If you didn’t get enough of sports yet from the beginning, the representative for EA then announced a lot sports titles like a new FIFA, Madden, and Forza 5. At this point, I legitimately thought they would show gameplay footage, but they ended up presenting trailers for FIFA, Madden, UFC, and NBA Live with dubstep played over it. Though the in-game footage looked impressive so far, it was disappointing to not see any real demonstration. There was even a trailer for Forza 5 but no gameplay footage for it. I really wanted to stop watching but I held out because I thought they would present more games.
Up next was a trailer for a game called Quantum Break by Remedy Games. They changed up the formula by having live action scenes mixed with CGI cutscenes. The trailer had a woman asking a child something about why people fear her, and the little girl touches her ear, and it flashes to a scene of a boat crashing into the bridge, and then police investigating a building. I honestly had no idea what the game was about. Still no gameplay.
After that, Microsoft announced that they would have a partnership with Steven Spielberg and 343 Industries to create an exclusive TV show about Halo for Xbox Live. Nothing was shown but they had Steven Spielberg talk on the screen about it. I think it might end up being cool since the live action trailers for Halo were always had good quality. More movies and more TV but no gameplay.
The last presentation was for the new Call of Duty. I’m ashamed to admit that I enjoy Call of Duty even though it’s essentially the same game every year. They talked about how they created a new engine for the game, and I liked that. They would show footage of the game being developed, and in one scene, I saw a guy leaning out of cover to shoot another guy, and I was so impressed by this because lean is almost never incorporated into modern shooters. Eventually, they showed a trailer for Call of Duty: Ghosts, except there was no gameplay footage of this either and just a bunch of cutscenes instead. Then the conference ended.
I felt ripped off. Microsoft announced that there would be 15 new exclusives for the Xbox One and there was not a single piece of gameplay footage for any of the games that they presented to us on stage. Everything was purely in-game trailers that would only satisfy the graphical fanatis. They said they would show the games off at E3, but why wouldn’t you show at least some snippets of games now to whet our appetites?
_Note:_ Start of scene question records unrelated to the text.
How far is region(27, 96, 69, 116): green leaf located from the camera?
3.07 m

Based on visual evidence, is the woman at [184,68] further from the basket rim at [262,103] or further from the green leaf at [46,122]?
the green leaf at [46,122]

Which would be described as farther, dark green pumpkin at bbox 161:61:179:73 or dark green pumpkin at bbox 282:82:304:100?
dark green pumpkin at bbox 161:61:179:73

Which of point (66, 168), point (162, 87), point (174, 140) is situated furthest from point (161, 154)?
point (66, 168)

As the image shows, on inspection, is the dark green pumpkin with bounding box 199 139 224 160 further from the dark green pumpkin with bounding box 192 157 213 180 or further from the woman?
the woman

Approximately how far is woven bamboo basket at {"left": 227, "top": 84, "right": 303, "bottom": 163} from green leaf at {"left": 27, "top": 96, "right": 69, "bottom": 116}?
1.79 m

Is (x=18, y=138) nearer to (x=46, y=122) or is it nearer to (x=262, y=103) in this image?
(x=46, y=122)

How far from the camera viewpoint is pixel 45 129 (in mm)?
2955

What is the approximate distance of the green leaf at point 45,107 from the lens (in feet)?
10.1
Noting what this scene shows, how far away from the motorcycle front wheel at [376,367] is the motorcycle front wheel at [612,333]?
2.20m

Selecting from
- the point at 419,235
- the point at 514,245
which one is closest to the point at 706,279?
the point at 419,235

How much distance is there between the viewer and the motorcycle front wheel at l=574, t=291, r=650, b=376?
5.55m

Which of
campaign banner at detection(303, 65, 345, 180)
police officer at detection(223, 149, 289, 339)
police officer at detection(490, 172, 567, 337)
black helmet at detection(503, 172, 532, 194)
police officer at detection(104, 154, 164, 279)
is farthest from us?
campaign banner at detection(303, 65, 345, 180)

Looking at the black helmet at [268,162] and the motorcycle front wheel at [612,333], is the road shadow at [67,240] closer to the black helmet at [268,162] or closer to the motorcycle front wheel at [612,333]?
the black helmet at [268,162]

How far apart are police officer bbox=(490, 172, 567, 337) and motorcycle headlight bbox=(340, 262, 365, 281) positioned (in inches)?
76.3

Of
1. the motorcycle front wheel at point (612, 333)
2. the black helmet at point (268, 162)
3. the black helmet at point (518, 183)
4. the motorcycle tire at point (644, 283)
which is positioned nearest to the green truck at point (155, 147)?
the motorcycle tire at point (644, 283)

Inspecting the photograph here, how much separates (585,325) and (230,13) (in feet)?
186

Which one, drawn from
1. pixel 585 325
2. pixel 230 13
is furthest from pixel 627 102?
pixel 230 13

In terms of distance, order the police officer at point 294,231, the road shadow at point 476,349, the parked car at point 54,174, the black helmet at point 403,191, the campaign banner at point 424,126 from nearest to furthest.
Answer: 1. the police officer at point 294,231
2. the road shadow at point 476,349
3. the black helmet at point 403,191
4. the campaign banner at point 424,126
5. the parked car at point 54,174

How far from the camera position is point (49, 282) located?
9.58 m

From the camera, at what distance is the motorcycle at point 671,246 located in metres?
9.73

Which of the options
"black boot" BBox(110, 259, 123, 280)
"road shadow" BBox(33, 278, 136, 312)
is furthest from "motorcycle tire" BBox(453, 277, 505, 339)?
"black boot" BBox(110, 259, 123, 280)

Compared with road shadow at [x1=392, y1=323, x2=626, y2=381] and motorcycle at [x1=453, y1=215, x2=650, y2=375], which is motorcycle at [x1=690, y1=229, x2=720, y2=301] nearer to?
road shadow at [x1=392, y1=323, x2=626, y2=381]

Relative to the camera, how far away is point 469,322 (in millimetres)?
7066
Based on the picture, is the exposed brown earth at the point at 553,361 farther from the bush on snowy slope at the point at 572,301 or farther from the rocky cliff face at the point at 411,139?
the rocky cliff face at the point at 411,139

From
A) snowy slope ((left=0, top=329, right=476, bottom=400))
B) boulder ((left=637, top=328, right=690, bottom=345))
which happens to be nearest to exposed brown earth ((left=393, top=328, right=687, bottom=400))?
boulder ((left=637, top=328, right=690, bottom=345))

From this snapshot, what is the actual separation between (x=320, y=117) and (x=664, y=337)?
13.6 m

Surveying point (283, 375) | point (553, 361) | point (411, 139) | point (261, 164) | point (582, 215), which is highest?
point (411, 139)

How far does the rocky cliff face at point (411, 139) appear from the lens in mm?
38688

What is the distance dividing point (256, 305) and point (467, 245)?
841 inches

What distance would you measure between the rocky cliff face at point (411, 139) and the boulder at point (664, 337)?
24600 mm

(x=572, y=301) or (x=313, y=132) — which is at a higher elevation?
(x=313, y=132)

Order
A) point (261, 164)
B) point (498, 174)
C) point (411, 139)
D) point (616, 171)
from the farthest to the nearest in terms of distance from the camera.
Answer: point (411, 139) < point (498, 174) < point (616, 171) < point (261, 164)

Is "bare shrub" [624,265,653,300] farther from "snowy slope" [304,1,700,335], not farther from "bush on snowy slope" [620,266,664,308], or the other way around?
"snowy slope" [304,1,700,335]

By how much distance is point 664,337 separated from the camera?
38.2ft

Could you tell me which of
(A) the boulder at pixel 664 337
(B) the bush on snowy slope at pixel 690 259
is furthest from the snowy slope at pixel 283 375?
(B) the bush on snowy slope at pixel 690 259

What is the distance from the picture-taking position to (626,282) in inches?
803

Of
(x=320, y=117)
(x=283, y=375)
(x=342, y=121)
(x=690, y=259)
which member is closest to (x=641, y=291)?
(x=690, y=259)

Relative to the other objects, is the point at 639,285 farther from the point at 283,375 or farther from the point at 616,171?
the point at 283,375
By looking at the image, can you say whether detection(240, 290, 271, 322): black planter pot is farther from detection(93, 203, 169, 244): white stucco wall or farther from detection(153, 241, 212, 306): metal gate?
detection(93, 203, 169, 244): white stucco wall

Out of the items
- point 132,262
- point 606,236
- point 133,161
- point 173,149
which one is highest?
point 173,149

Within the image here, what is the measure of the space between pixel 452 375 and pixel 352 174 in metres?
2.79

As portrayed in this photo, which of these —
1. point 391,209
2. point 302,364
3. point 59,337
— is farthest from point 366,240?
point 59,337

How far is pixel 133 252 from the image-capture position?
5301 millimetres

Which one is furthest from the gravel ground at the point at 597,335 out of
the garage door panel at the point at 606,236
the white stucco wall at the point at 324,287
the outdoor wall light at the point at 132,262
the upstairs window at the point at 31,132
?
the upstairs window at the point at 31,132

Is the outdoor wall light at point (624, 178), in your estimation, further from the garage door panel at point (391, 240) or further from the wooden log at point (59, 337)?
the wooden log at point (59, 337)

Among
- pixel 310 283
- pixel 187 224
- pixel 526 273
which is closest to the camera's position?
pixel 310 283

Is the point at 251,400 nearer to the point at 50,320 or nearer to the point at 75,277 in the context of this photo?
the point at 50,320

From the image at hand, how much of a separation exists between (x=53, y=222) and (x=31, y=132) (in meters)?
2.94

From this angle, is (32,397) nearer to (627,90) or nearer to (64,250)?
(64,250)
So what I’ve taken away from this whole conference is that if you love watching TV and sports and doing things on the computer like use Netflix or browsing the web, then the Xbox One is perfect for you. However, if you want to play games? Look elsewhere. Until Microsoft shows us some actual gameplay footage and demonstrations rather than just show off the next-gen console’s graphical prowess, then there’s nothing for true gamers to see here.